With convenient arrangements that suited lazy-ass bachelors (which I was back then and which I still am now, save for an episode of being married), Maginhawa Street was as far from my mind as the office.
But my stay at Tandang Sora, however sweet, was all too short.
One late afternoon, as I was preparing to email a draft, my friend's girlfriend marched up the stairs and stormed into my room.
"Your friend and I just broke up," she declared. "Now both of you will have one week to move out."
Upon hearing her announcement, I just continued to sit there, quiet and stiff. I felt like a piece of abandoned meat stuck at the bottom of the chest freezer of life. No one seemed to be particularly interested in the fact that I was forced to move again for the third time that year.
When I came to my senses, I went back to work, logged on to the Internet, and sent my draft. It might have been the last email message I would ever transmit from Tandang Sora.

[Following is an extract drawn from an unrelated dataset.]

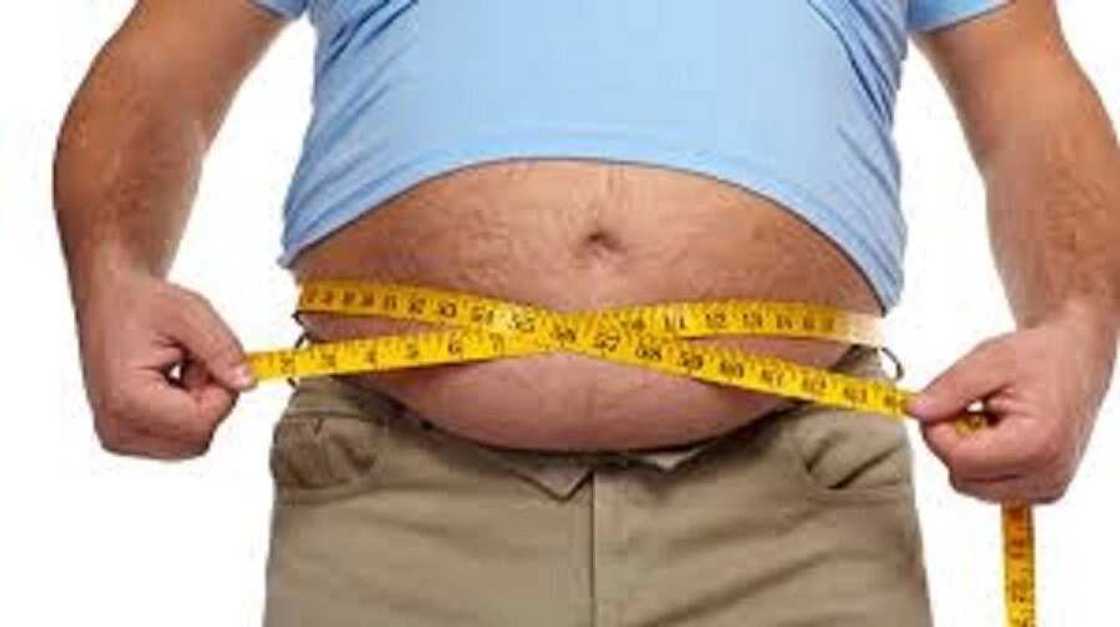 Sabon bincike: Kin cin abincin safe zai iya sanya kiba da kuma girman kugu Sabon bincike: Kin cin abincin safe zai iya sanya kiba da kuma girman kugu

This is because, luckily enough, the newly-minted single guy and the would-be homeless bum found an apartment on Maginhawa Street in less than a week.
Old and rickety, the place provided us with shelter, warmth, and tons of memories — it was the default venue of drinking sessions and parties. Once, it even became the meeting place of a now-defunct group of supposedly idealistic media workers called Journalists Anonymous (which started off, by the way, as a Yahoo! Groups mailing list).
The two-storey apartment was also a witness to other adventures: providing rest to friends after the front wheel of someone's car caved in while descending Kennon Road in Baguio City and giving temporary refuge to those discreet enough for a shake in the sheets.
Around that time, some people including myself also happened to think about launching a magazine whose name is similar but not related to that other journal on Wall Street.
It may have taken decades before the concept ever took off.
But then again, now that some of us are on the cusp of middle age, we regularly remind ourselves that easy always does it — which is the way things have always been done on the street where we lived.
* This group is different from the Maginhawa Collective, an older group of writers, economists, computer experts, and activists who also shared an apartment on the same street in the early nineties.